>> start
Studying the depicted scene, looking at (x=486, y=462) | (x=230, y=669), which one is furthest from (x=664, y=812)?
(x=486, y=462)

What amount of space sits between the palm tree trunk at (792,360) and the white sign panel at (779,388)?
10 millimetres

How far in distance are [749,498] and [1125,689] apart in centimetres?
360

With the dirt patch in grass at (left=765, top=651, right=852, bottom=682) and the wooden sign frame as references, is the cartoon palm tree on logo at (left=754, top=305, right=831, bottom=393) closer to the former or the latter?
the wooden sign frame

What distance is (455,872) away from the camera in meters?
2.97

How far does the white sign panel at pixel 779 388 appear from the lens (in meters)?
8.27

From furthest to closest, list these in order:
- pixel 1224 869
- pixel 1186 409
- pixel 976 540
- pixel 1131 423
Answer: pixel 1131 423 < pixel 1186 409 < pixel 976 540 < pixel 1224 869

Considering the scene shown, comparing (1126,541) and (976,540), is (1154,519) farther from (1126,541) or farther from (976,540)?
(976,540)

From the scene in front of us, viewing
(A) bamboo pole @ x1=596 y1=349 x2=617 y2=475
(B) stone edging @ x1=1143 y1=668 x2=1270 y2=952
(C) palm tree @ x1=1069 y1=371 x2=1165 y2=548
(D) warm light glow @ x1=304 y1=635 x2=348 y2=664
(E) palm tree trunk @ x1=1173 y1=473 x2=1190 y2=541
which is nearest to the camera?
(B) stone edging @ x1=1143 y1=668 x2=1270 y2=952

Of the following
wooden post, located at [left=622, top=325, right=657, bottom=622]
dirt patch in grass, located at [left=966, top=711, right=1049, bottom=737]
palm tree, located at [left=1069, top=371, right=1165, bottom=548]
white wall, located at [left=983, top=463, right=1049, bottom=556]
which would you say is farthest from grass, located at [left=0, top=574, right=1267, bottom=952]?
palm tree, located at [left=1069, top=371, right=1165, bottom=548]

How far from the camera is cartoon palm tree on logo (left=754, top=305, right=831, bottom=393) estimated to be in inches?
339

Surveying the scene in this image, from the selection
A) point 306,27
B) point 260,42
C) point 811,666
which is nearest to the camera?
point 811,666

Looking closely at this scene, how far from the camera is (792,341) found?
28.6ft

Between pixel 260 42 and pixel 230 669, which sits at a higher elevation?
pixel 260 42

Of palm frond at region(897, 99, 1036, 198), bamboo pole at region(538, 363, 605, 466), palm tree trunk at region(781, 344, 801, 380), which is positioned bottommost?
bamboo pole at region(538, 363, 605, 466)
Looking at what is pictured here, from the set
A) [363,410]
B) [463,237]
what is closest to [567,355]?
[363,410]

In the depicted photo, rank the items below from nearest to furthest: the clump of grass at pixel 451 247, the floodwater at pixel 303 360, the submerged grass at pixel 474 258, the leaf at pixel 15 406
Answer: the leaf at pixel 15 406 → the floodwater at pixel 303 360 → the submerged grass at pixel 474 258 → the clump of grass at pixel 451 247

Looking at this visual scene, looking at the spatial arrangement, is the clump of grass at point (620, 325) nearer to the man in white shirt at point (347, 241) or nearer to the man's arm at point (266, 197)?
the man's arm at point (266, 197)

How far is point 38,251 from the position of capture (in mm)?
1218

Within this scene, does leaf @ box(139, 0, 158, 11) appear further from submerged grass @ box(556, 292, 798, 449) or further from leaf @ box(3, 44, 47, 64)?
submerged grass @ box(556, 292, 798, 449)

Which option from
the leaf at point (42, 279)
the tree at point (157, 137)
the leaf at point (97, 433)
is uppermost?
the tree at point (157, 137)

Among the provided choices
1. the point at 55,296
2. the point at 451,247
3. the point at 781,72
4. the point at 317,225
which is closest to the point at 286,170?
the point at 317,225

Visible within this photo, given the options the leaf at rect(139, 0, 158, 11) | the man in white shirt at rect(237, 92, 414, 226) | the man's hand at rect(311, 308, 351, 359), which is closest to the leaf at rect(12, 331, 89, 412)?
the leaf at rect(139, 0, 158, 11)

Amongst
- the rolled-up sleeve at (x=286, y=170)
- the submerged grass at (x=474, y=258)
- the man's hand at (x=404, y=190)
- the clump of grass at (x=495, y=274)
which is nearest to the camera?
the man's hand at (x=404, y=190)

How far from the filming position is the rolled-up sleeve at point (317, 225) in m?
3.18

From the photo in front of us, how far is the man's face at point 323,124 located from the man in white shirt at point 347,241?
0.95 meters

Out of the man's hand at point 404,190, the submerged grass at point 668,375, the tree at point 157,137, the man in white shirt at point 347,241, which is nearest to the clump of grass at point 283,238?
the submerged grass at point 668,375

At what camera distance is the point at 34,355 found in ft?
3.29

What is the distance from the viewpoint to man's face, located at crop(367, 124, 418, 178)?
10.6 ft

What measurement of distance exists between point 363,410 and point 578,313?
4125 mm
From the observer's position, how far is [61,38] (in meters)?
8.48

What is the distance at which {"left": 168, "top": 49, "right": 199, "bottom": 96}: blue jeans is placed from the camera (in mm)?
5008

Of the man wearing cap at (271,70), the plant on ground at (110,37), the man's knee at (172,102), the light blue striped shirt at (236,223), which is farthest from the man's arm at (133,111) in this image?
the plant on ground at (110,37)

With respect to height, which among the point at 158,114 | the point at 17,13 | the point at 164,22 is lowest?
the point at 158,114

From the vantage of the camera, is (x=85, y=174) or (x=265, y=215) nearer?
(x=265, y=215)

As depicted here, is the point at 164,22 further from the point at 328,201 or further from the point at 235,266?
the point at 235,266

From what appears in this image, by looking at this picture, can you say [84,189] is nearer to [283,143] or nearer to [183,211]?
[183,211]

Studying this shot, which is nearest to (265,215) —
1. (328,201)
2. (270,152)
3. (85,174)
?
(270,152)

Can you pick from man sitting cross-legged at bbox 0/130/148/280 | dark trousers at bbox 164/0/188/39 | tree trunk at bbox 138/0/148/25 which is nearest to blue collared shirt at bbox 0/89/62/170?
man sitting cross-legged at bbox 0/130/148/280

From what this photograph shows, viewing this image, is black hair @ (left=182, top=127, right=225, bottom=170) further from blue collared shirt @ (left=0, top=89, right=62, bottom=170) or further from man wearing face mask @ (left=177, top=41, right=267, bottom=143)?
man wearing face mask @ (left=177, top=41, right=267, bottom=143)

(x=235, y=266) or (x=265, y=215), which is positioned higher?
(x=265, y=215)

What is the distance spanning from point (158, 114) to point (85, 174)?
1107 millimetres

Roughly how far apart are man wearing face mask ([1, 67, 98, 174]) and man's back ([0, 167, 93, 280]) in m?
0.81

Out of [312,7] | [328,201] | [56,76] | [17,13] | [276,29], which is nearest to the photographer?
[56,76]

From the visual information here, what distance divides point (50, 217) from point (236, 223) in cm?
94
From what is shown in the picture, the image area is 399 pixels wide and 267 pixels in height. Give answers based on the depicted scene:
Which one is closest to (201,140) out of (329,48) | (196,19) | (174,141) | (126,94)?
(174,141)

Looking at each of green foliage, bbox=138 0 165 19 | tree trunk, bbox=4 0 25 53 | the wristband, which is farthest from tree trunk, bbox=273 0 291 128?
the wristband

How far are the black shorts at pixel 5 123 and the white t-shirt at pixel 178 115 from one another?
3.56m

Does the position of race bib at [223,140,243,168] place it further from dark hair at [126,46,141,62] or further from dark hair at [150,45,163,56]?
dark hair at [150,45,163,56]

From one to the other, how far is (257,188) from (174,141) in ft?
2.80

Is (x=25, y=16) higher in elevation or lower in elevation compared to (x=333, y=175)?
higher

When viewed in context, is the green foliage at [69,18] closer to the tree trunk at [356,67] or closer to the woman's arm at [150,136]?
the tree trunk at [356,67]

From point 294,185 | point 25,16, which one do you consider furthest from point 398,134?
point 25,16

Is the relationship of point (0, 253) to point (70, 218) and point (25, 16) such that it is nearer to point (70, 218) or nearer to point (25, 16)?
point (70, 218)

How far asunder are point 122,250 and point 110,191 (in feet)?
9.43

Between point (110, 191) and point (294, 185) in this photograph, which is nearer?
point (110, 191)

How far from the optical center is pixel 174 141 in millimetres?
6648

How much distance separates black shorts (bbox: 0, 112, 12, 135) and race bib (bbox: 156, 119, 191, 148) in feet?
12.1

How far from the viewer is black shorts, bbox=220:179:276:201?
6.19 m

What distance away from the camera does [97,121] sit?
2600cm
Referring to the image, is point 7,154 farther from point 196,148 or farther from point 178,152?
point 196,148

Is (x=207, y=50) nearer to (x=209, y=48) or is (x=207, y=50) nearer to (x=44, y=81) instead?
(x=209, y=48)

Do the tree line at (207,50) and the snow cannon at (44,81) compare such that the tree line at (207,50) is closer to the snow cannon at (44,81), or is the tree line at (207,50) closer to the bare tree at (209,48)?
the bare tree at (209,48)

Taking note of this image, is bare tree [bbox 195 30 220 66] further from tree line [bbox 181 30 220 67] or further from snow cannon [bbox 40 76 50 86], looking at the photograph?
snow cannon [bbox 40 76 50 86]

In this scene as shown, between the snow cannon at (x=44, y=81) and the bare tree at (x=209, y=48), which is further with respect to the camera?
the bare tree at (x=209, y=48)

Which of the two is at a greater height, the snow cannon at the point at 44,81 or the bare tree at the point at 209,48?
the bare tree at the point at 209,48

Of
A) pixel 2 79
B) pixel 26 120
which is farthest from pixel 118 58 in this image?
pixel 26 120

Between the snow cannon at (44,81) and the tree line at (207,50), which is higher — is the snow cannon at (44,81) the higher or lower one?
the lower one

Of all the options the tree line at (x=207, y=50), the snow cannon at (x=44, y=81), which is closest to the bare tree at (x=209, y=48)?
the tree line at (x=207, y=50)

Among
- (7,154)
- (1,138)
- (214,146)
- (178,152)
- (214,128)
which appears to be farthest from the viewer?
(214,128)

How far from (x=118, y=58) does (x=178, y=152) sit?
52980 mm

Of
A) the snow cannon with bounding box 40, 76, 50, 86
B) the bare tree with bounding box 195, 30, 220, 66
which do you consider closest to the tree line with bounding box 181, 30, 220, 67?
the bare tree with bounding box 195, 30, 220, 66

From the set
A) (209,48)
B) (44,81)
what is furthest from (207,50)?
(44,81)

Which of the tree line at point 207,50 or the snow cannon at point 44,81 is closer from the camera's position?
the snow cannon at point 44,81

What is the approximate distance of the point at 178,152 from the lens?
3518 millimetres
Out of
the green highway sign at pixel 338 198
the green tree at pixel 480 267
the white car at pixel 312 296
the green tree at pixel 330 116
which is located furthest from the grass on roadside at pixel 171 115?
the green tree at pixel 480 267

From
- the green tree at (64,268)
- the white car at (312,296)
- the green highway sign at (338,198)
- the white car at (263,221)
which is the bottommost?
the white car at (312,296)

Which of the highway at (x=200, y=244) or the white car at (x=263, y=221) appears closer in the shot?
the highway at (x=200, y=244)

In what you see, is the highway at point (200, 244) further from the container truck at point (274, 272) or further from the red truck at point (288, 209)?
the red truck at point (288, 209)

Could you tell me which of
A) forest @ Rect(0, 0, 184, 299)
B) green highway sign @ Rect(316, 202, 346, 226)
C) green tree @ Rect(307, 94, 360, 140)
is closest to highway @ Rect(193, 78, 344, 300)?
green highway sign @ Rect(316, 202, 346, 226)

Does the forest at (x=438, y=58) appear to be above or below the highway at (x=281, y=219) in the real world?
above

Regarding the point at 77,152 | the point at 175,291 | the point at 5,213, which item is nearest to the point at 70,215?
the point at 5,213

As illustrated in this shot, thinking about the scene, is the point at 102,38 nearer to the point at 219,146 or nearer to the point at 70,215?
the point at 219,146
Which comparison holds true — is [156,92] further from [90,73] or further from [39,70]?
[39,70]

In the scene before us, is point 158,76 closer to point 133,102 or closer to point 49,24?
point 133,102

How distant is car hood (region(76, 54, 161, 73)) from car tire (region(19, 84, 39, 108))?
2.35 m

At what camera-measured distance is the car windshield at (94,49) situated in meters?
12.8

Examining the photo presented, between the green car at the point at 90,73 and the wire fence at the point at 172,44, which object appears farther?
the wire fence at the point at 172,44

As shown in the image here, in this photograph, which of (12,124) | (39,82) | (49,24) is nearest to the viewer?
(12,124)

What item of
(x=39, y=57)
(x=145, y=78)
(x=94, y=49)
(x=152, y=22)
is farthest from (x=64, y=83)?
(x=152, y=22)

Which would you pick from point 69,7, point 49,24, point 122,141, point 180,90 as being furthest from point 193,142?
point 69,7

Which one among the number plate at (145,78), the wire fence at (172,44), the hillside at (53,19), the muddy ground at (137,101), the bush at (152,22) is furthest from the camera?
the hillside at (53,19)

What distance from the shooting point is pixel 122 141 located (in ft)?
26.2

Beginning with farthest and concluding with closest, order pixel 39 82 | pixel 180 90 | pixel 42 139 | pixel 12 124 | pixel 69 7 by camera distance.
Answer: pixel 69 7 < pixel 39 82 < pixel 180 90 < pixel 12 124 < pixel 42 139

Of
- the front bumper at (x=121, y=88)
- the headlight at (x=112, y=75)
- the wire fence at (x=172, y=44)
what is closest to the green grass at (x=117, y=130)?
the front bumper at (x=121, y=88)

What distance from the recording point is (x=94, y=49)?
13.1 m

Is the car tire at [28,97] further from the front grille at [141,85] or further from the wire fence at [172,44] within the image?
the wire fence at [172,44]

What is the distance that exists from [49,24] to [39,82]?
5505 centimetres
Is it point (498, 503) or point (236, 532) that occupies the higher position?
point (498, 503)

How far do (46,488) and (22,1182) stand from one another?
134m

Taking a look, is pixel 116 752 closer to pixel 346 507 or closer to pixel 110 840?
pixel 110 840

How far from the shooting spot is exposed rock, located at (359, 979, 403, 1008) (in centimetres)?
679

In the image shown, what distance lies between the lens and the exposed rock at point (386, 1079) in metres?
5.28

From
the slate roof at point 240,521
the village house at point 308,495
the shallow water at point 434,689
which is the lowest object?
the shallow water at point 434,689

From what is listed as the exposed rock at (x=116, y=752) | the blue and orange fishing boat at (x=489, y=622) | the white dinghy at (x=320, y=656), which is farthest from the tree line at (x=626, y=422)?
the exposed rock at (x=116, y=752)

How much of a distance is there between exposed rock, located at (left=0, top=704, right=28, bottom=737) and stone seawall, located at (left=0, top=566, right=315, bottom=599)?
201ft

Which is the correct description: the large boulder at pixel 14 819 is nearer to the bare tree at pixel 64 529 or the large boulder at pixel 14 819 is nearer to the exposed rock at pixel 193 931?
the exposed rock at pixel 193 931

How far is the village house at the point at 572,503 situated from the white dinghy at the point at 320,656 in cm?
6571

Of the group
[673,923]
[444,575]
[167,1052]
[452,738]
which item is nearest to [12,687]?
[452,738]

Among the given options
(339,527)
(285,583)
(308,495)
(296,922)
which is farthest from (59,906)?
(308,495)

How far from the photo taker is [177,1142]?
>> end
Exercise aim: Locate every line in the entries above that contains the string "hair", and copy each such line in full. Treat the match as case-sensitive.

Solution below:
From what this photograph shows, viewing this image, is black hair @ (left=182, top=127, right=225, bottom=170) further from blue collared shirt @ (left=0, top=89, right=62, bottom=170) or further from man wearing face mask @ (left=177, top=41, right=267, bottom=143)?
Does the position of race bib at [223,140,243,168] place it further from dark hair at [126,46,141,62] or further from dark hair at [150,45,163,56]?
dark hair at [150,45,163,56]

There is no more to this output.